Today's ATC was a major "what if".
Sorry about the reflection. but it is a bit shiny.
Way back here, when I was painting the page around the niche in my artbook, I put a piece of acetate underneath to stop paint getting onto the page below.
Another day, I was tidying my desk and found the piece of acetate with dried black paint and the rectangle looked just like an ATC. I thought, what if I scratch into the acetate? So I did and this is the result (paint side is down of course, so if you write it needs to be backward)
I have used a piece of batting, cut to size, wrapped some paperbacked foil over it, added a playing card at the back and attached the scratched acetate with brads.

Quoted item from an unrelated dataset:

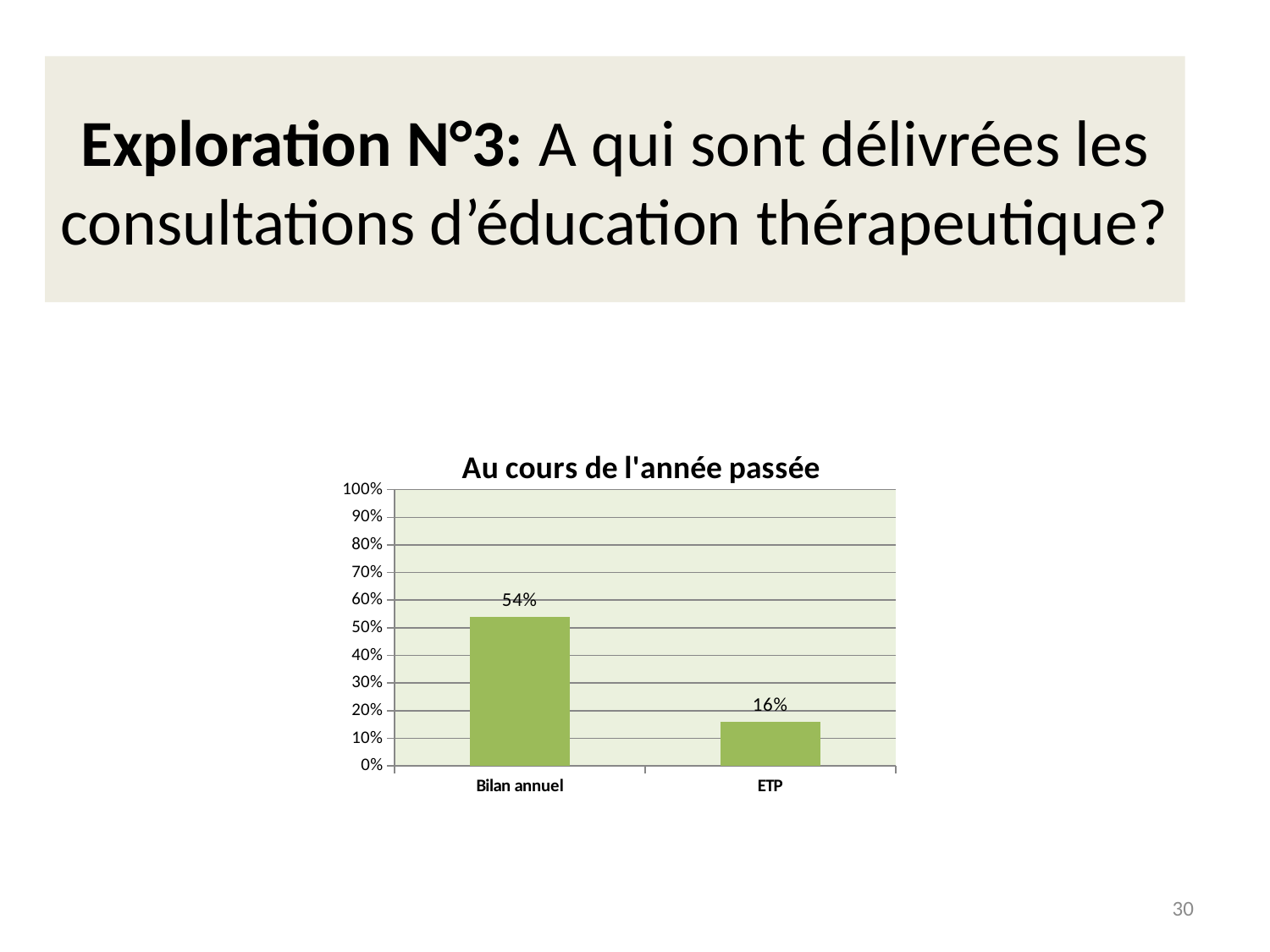
What is the difference between the values for Bilan annuel and ETP? 38% What is the value for ETP? 16% What is the value for Bilan annuel? 54% What is the highest value shown on the vertical axis? 100% Is the value for Bilan annuel greater or less than 50%? greater Is the value for ETP greater or less than 20%? less What kind of chart is shown on the slide? bar chart What is the title of the chart? Au cours de l'année passée Which category has the lowest value? ETP Which is larger, the value for Bilan annuel or the value for ETP? Bilan annuel How many categories are shown on the chart? 2 Which category has the highest value? Bilan annuel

For a little bit of work, it has a great effect.
Now to Bernie Berlin, Author of Artist Trading Card Workshop
I have been trying out one of her exercises, using watercolour (I vaguely remember doing something similar many years ago when I was learning watercolour)
Here is a piece of watercolour paper which I dampened and dripped paint on then let it bleed and run.

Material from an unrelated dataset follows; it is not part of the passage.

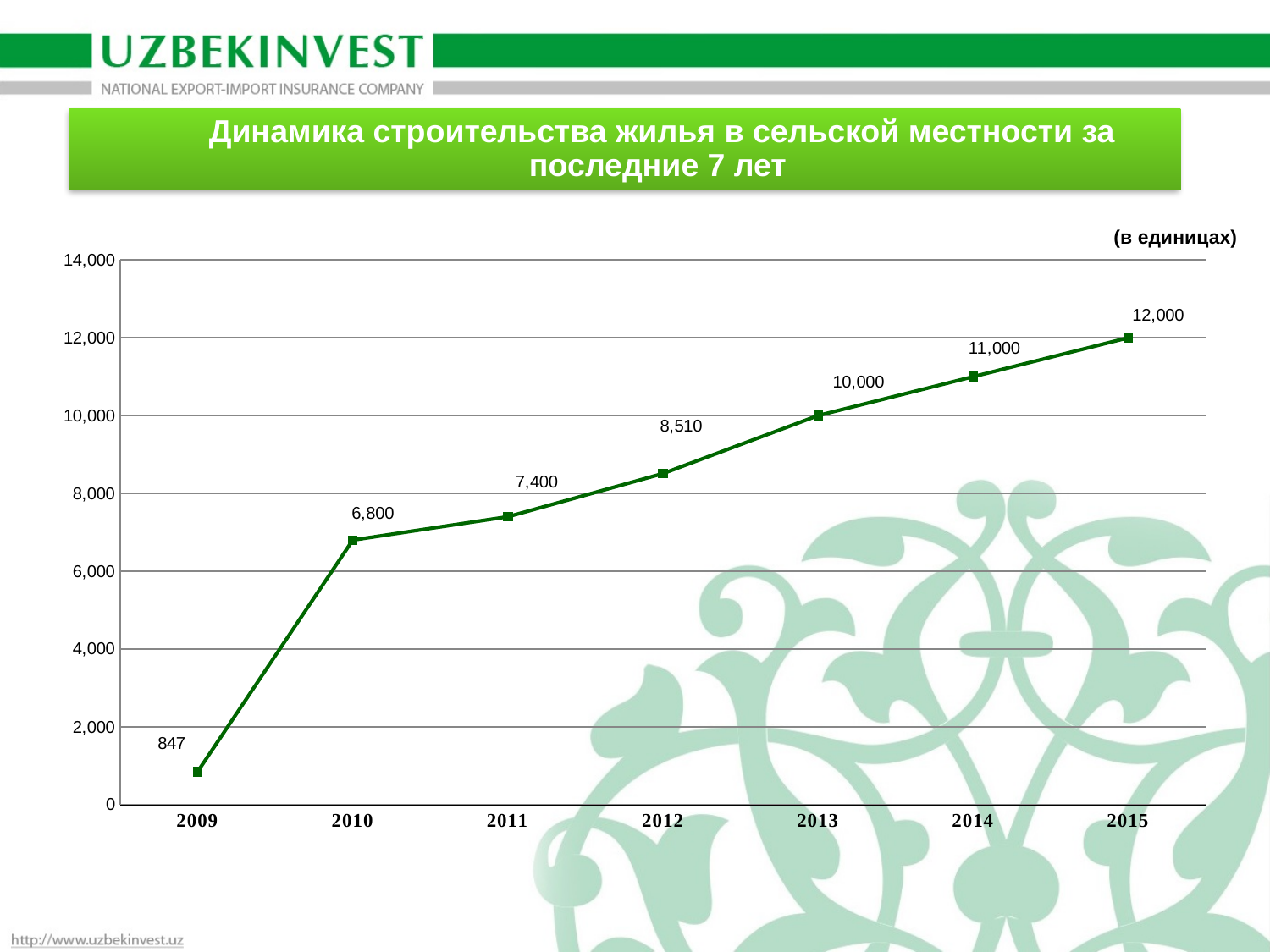
Which is larger, the value for 2013 or the value for 2012? 2013 What is the difference between the values for 2011 and 2010? 600 Which year has the lowest value? 2009 Do the values rise or fall from 2009 to 2015? rise What is the value for 2014? 11,000 What kind of chart is shown on the slide? line chart What is the value for 2012? 8,510 Which year has the highest value? 2015 What is the value for 2009? 847 How many years are plotted on the chart? 7 Is the value for 2010 greater or less than 6,000? greater What is the difference between the values for 2015 and 2009? 11,153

Then I got a piece of heavy card that I had made an ATC size frame out of (2.5 x 3.5 in inside)
and moved it around the paper, to see what I could find. You might want to rotate the paper and the frame quite regularly, because It will make an huge difference to what you see. This might be a volcano erupting.
This looks like a little fish to me. He is missing a tail, but that gives me something to embellish.
This one looks like two people, a woman on the left and a man on the right.
A princess standing under a tree?
The idea is to find pictures in the blobs and highlight them.
Here are some I have worked on.
After the earthquake, a pagoda is burning
Two people watching snow fall?
An Angel in the garden or maybe up in the clouds?
And a full moon through the trees.
I had a lot of fun with this technique, It certainly gets your brain thinking. A good way to start off the day in my skeychbook, so you might see a few of these type of ATCs popping up now and then.
Remember creativity doesn't always have a plan. Making it up as you go along can sometimes get your creativity moving.